Tâche demandée
Reproduisez à l'identique et en entier le texte sur la réputation de Marivaux.

Texte extrait
L’opinion des encyclopédistes fit pourtant autorité. Quelques voix plus équitables essayèrent en vain d’en appeler. Le procès de Marivaux, dûment atteint et convaincu d’avoir marivaudé, fut tenu pour jugé, jusqu’au jour où Sainte-Beuve s’avisa que c’était pourtant quelque chose à un homme d’être ainsi devenu proverbe, et que, si le marivaudage continuait d’exister, Marivaux n’était peut-être pas aussi mort qu’on le croyait. On est allé plus loin depuis lors ; et peut-être trop loin. Ce n’est pas encore de l’enthousiasme que l’on professe pour Marivaux; il semble en vérité que ce soit plus que de l’admiration. Je viens d’en dire au moins l’une des raisons. Comme la plupart des défauts de Marivaux ne procèdent de rien autre chose que d’une transposition de l’esprit de conversation et de société dans le livre écrit et dans la pièce jouée, peu d’écrivains sont plus Français, et tant qu’il y aura des salons, il ne faut pas douter qu’il y ait des gens d’esprit, de beaucoup d’esprit, de bien plus d’esprit que de goût, pour lui faire de ses défauts mêmes autant de qualités. Mais il ira jusques aux nues toutes les fois que, comme dans le temps où nous vivons, la dépravation des mœurs ayant gagné, la mode sera d’envelopper dans un langage plus singulier des pensées plus libertines. — Indépendamment de cette raison générale, il y en a d’autres à donner, et que peut-être on n’a pas assez fait valoir, sans doute parce qu’elles sont trop simples. Pourquoi ne pas dire, en effet, tout uniment, que l’opinion commune, plus juste, mieux fondée qu’on ne se plaît à l’imaginer, loue dans Marivaux ce qu’il y. a de louable, y blâme ce qu’il y a de blâmable, et qu’il n’y a pas d’autre mystère aux alternatives qu’après les avoir subies depuis plus d’un siècle sa réputation ne cessera probablement pas de subir? C’est ce qu’il me reste maintenant à montrer.

(Données enregistrées)
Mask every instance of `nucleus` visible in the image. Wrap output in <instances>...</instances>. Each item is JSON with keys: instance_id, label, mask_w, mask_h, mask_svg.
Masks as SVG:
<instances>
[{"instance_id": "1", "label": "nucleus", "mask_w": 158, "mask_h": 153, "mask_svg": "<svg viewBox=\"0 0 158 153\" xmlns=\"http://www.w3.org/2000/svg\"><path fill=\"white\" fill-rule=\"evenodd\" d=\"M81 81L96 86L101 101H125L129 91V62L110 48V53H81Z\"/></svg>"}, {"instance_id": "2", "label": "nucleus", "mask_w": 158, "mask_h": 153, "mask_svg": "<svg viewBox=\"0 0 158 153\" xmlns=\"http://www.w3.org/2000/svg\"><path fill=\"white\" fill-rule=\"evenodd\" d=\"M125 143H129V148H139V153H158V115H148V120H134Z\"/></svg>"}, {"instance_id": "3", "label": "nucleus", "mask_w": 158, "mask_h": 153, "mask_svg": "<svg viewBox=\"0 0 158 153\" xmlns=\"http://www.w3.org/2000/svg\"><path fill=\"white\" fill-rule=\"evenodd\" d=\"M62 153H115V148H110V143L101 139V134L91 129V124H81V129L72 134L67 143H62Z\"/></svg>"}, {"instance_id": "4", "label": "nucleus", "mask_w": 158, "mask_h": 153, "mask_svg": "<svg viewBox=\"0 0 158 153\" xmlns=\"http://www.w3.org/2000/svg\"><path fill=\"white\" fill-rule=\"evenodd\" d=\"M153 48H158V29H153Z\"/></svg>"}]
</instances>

Résultat de la tâche
L’opinion des encyclopédistes fit pourtant autorité. Quelques voix plus équitables essayèrent en vain d’en appeler. Le procès de Marivaux, dûment atteint et convaincu d’avoir marivaudé, fut tenu pour jugé, jusqu’au jour où Sainte-Beuve s’avisa que c’était pourtant quelque chose à un homme d’être ainsi devenu proverbe, et que, si le marivaudage continuait d’exister, Marivaux n’était peut-être pas aussi mort qu’on le croyait. On est allé plus loin depuis lors ; et peut-être trop loin. Ce n’est pas encore de l’enthousiasme que l’on professe pour Marivaux; il semble en vérité que ce soit plus que de l’admiration. Je viens d’en dire au moins l’une des raisons. Comme la plupart des défauts de Marivaux ne procèdent de rien autre chose que d’une transposition de l’esprit de conversation et de société dans le livre écrit et dans la pièce jouée, peu d’écrivains sont plus Français, et tant qu’il y aura des salons, il ne faut pas douter qu’il y ait des gens d’esprit, de beaucoup d’esprit, de bien plus d’esprit que de goût, pour lui faire de ses défauts mêmes autant de qualités. Mais il ira jusques aux nues toutes les fois que, comme dans le temps où nous vivons, la dépravation des mœurs ayant gagné, la mode sera d’envelopper dans un langage plus singulier des pensées plus libertines. — Indépendamment de cette raison générale, il y en a d’autres à donner, et que peut-être on n’a pas assez fait valoir, sans doute parce qu’elles sont trop simples. Pourquoi ne pas dire, en effet, tout uniment, que l’opinion commune, plus juste, mieux fondée qu’on ne se plaît à l’imaginer, loue dans Marivaux ce qu’il y. a de louable, y blâme ce qu’il y a de blâmable, et qu’il n’y a pas d’autre mystère aux alternatives qu’après les avoir subies depuis plus d’un siècle sa réputation ne cessera probablement pas de subir? C’est ce qu’il me reste maintenant à montrer.